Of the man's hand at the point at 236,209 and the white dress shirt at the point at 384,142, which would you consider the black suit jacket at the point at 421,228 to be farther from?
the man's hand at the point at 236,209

☆ ☆ ☆ ☆ ☆ ☆ ☆

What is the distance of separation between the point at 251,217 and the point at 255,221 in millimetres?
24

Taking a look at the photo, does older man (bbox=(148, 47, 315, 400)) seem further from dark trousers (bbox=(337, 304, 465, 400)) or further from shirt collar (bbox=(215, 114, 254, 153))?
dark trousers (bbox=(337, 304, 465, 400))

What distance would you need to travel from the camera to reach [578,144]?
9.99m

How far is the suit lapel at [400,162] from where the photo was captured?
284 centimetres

☆ ☆ ☆ ☆ ☆ ☆ ☆

- EXERCISE BRIEF -
Copy out the data above verbatim, from the line containing "How far is the" through the line containing "284 centimetres", both lines included, and output nothing else.

- IN RESPONSE -
How far is the suit lapel at [400,162] from where the photo was captured?
284 centimetres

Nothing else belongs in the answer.